Bond, now in her second season with MLSJ, was equally pragmatic when it came to choosing members for the 2022 Helios squad. “Eugenio and I were teammates last year and we wanted to be teammates again,” she says.
“Our personalities get along really well, and I think we’re realistic, in a lot of ways, on [what kind of] personalities we would jive well with. We’re very competitive, and we wanted each person on the team to have those same qualities; nobody’s uptight, nobody’s passive aggressive, everyone speaks their mind. They’re all winners and they’re [all] team players. I wanted everyone to be someone who also had the same drive that we did.”
One person whose name came up early in Helios recruiting discussions? California rider Karl Cook—though actually getting Cook to sign-on would prove to take some doing.
“I went and really tried hard to get Karl on the team,” explains Bond, who says Cook was a hard ‘no,’ on her first attempt. Fortunately, the Helios team leader had another ace up her sleeve.
“I went to his mom [Pomponio Ranch’s Signe Ostby],” Bond says. “[She] was like, ‘What? Tell me about this.’ And then she was really into it. And I was like, ‘Okay, I’m going to go talk to Karl again.’”
The second time was the charm, and Bond’s faith paid off in Cook, who is currently ranked #5 in the MLSJ individual standings, the highest ranking for a member of the Helios team. But don’t expect that that earns him any special treatment among his compatriots.
“It’s always a team effort; we all come together,” says Bond. “We kind of have an idea of who wants to jump [and] what horses they’ll have at each show. We all agreed in the beginning, before this started, that we all had to approve of the horses we were going to use, so we couldn’t just use any horse we wanted.
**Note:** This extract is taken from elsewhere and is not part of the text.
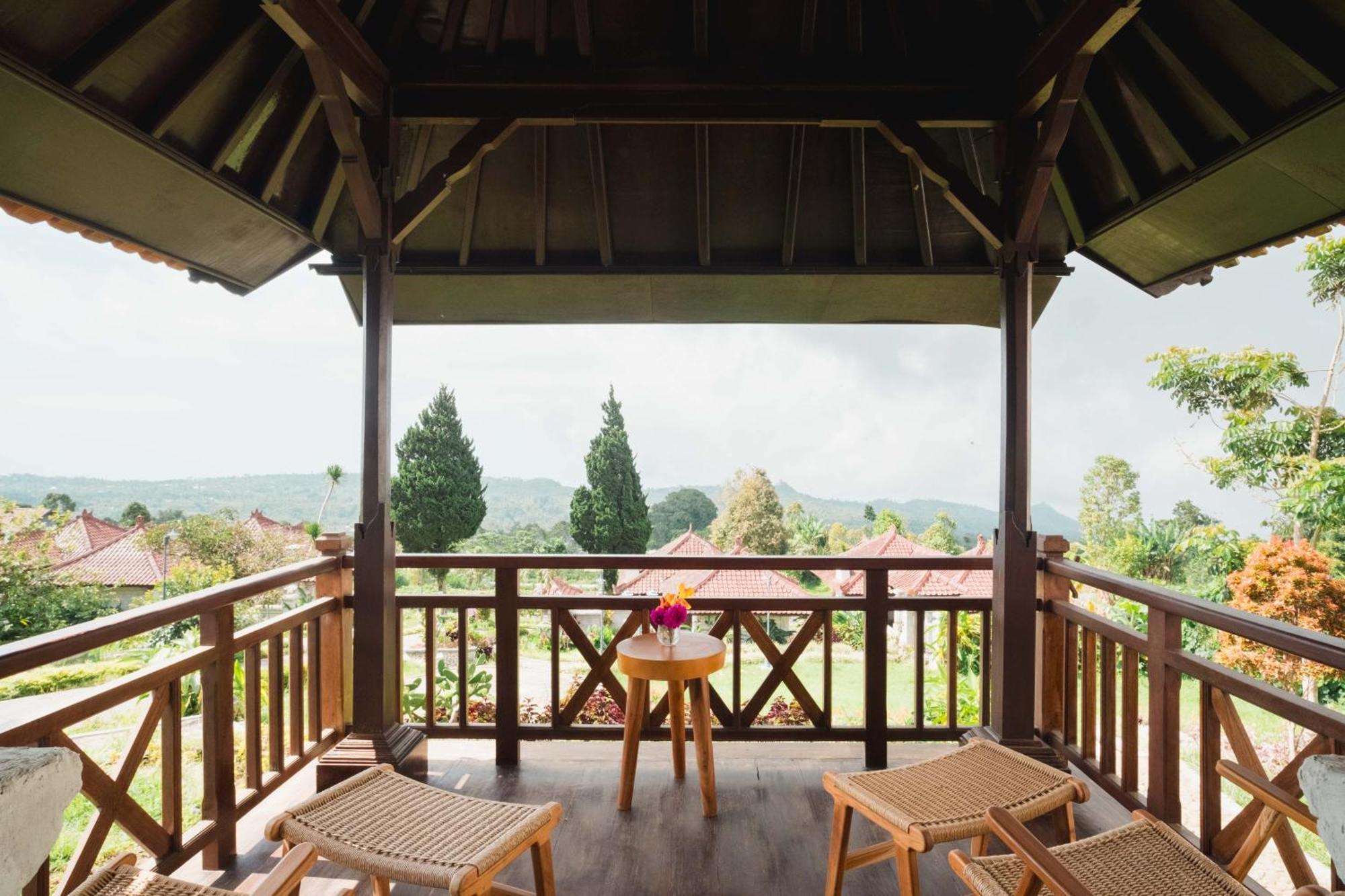 Girihill Farmhouse Munduk エクステリア 写真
But, fortunately, everyone on our team [has good horses], so there’s never been an issue.”
Also key to the Helios team gameplan: An agreement that every member participates in at least five legs of the competition, and an agreement among the team to save their strongest horses for the Final at Desert International Horse Park in December, where points count double.
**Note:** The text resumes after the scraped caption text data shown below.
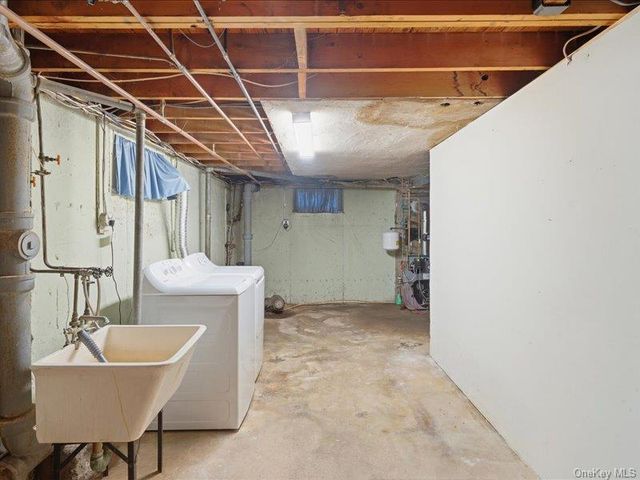 100 Bayberry Avenue, Garden City, NY 11530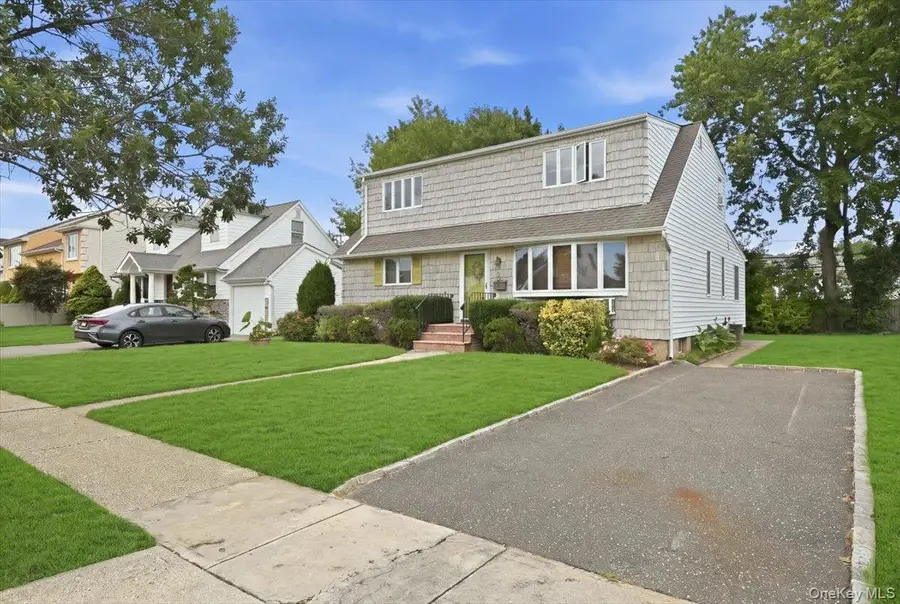 4001 Wicks Avenue, Seaford, NY 11783 - #3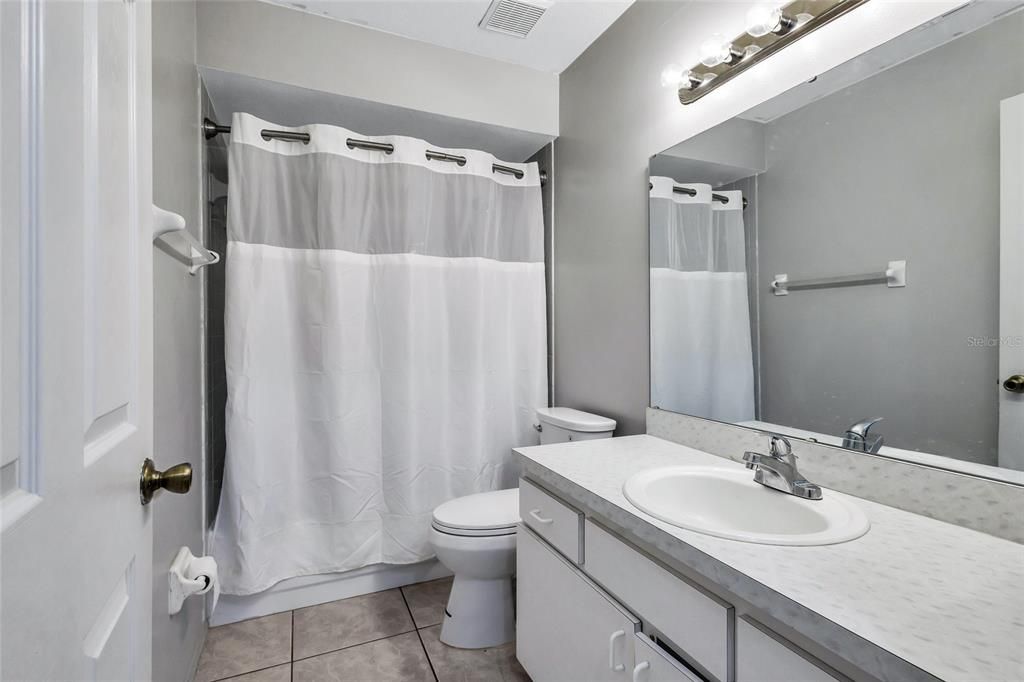 Active With Contract: $309,000 (3 beds, 2 baths, 1000 Square Feet)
“We want to come out really strong there and hopefully seal the deal,” Bond says.
But if all this sounds a little more like practical thinking and a little less like some kind of secret sauce, you’re not wrong. According to Bond, that’s the “sauce” in a nutshell—a thoughtful plan, the occasional group dinner, and a genuine appreciation for your fellow teammates. Taken together, it’s a game plan that’s working wonders for Helios, not just on the MLSJ leaderboard, but in each rider’s individual game as well.
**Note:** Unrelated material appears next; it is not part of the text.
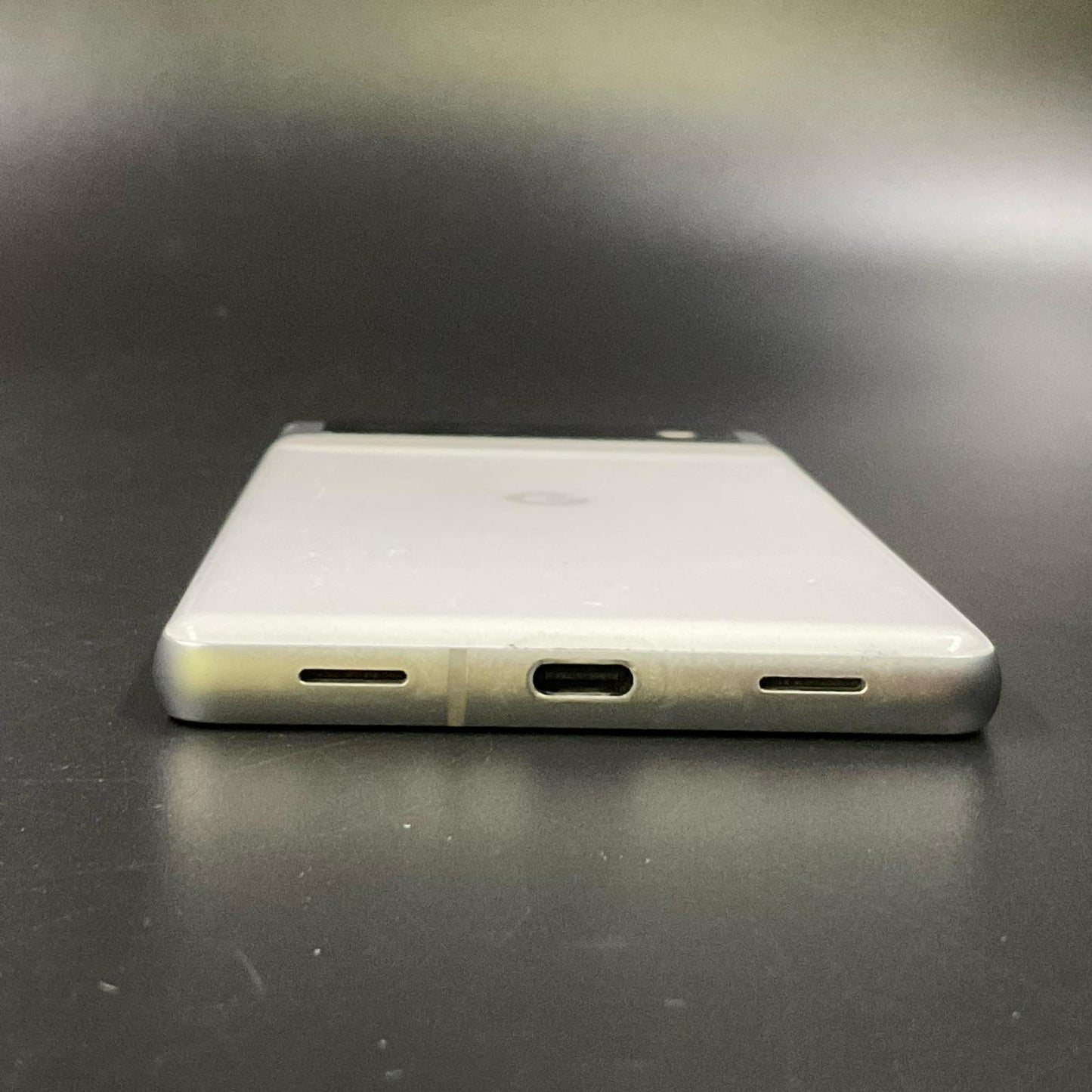 【全額返金保証】【最速発送】Google Pixel 7a 128GB Snow Softbank G82U8 白ロム 美品 動作確認済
“People don’t realize how important it is to have your team [genuinely] rooting for you,” Bond says. “It’s just in the back of my mind to make sure that we keep that feeling, and make it grow in a completely natural and genuine way.
“I’ve ridden on a lot of Nations Cup teams for the U.S. first, and then for Israel, and I know how important it is to have camaraderie and team morale. And I know what it’s like to not have it and it’s really detrimental,” she adds.
“This team, we are behind each other 150% for every class. For the Grand Prix, we all want to be on the podium together. Obviously, we all want to win, but at the end I’m happy if I’m [on] there with Helios. I think we all feel that way and it just changes how you ride. It changes everything.
“I think if more people understood that, they would have more success.”